The days are short, yet the winter season seems endless. Indoors, where we tend to seek shelter from the cold, the air is drying. We are parched, like the dried out earth and shriveled branches on the bare trees.
Not to despair… the water bearer of Aquarius, the sign of Shevat, is at the threshold, ready to rouse us from our winter doldrums.
We bentch Rosh Chodesh Shevat this coming Shabbos Parshas Vaerah and observe Rosh Chodesh on Yom Sheini (Monday, January 11).
Mere mention of Shevat evokes in our minds a vision of color in a delectable array of luscious fruit. We eagerly anticipate Tu B’Shevat, the fifteenth of the month, when we will celebrate the new year of the trees by partaking of their bounty.
In the Holy Land, nature’s awakening is perceptible in the new buds of the almond tree. This month’s symbol, the d’li (water pitcher), generously nurtures the earth’s new growth. The sign of Aquarius is associated with the Jewish people, whose immersion in the waters of Torah occurred on the first of Shevat when Moshe Rabbeinu began to review Mishnah Torah with the Children of Israel during the last year of their sojourn in the desert.

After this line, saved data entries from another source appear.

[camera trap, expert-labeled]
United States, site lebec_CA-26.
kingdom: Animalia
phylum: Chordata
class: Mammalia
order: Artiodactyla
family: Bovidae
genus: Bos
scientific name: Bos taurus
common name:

According to the Sefer Yetzirah, the bodily organ associated with Shevat is the stomach, its Hebrew letter the tzaddik. The righteous person eats with the lofty goal of attaining strength and stamina to better serve his Creator, versus the glutton who eats to satisfy his corporeal appetite.
The tribe representing the month of Shevat is Asher, whose territory overflows with an abundance of olive trees. Of the shivas haminim gracing our Tu B’Shevat seudah, the olive takes precedence over the other fruit when making a bracha – the sequence being olives, dates, grapes, figs and pomegranates.
Interestingly, the yahrtzeit of Asher ben Yaakov Avinu falls on the fourth day in Shevat. At his birth Leah Imeinu named him with an expression of joy: “Happy I am; the daughters will call me happy.” Asher is rooted in the word ashrei. Leah had previously given birth to four children (Reuven, Shimon, Levi and Yehudah) before giving her maidservant Zilpah as a wife to Yaakov. Asher was Zilpah’s second child (Dan was her first).
At the end of his years, when Yaakov Avinu bestowed blessings on his children, he articulated that Asher would benefit from the rich bounty (fat bread) of the earth, which would yield delicacies befitting a king. The “fat bread” alludes to the copious amount of olive trees spread across Asher’s parcel of land.
In his bracha for Asher, Moshe Rabbeinu similarly uttered that he “shall dip his foot in oil” and would be blessed with sons and appreciation by his brothers. According to midrashic interpretations and various Torah commentaries, the shevet of Asher proliferated extensively during Bnei Yisrael‘s sojourn in the midbar. The males were hardy and valorous and the daughters married Kohanim and kings (anointed with olive oil). The young girls of the tribe of Asher lavished the plentiful rich olive oil on their skin and were thus beautiful (Rashi). These enlightening nuggets shed light on Leah’s sentiment upon naming her son: “…the daughters will call me happy.”
Along with prosperity, Moshe blessed Asher with endurance of might and youthful beauty of their women into old age – a bracha that was perhaps most manifestly realized in Asher’s daughter, Serach.
At the behest of her uncles who were filled with trepidation at shocking their father Yaakov with the news that Yosef was alive, Serach as a young girl at the time played a gentle melody on her harp and sang the words that would tenderly break the extraordinary news to her grandfather. Yaakov Avinu in turn blessed Serach with eternal life (Sefer HaYashar).